Search is the most common method used today to locate
information, present it and interact with complex data sets. Search has brought access to large, complex
data sets to the masses; enabling people to locate information that previously
would have been difficult or impossible to find. In the context of Big Data, we hear search
mentioned a lot. It can be referenced in
one of two ways:
- Search as an interface – Search as an interface allows people to use a single entry point to reference complex data sets, the components that make them up and the relationships between pieces of data. Search provides the front user interface to a dataset that is analyzed and manipulated by other tools.
- Search as product – Search as a product is the packaged components need to index data from a variety of sources and present the results through a search interface. Search as an interface commonly allows for key word searches as well as phrases.
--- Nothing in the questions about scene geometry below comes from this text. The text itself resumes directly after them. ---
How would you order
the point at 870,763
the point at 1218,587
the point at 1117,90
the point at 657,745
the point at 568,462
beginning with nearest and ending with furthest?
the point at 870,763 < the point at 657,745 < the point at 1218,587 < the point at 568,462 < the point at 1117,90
Search can provide a powerful interface to locate data and
present it, but the search engine still needs the data presented to it in an
organized fashion. This is where additional
analytical tools come in and enable rich, more powerful search results to be
provided.
Companies like IBM, HP, and Microsoft have long provided search
as a product, these tools bring in data sets, index it and enable folks to
search for key words or phrases. In July
2013, Cloudera also announced this capability on top of Hadoop. The announcement from Cloudera was their inclusion
of SolrCloud on top of Hadoop to create highly scalable search indexes. This search capability allows customers to
locate information quickly, but the customer must know what they are looking
for.
Kitenga enables a richer search experience though its
ability to extract entities from unstructured data, analyze the data from that
extraction process, presenting not only key word results, but relationships and
contextual meaning for the data that was analyzed. Kitenga leverages search as an interface to
access these complex data sets and the relationships derived from them. Kitenga enables an end to end analytical pipeline
of data analysis, relationship identification, and presentation of the results
through search.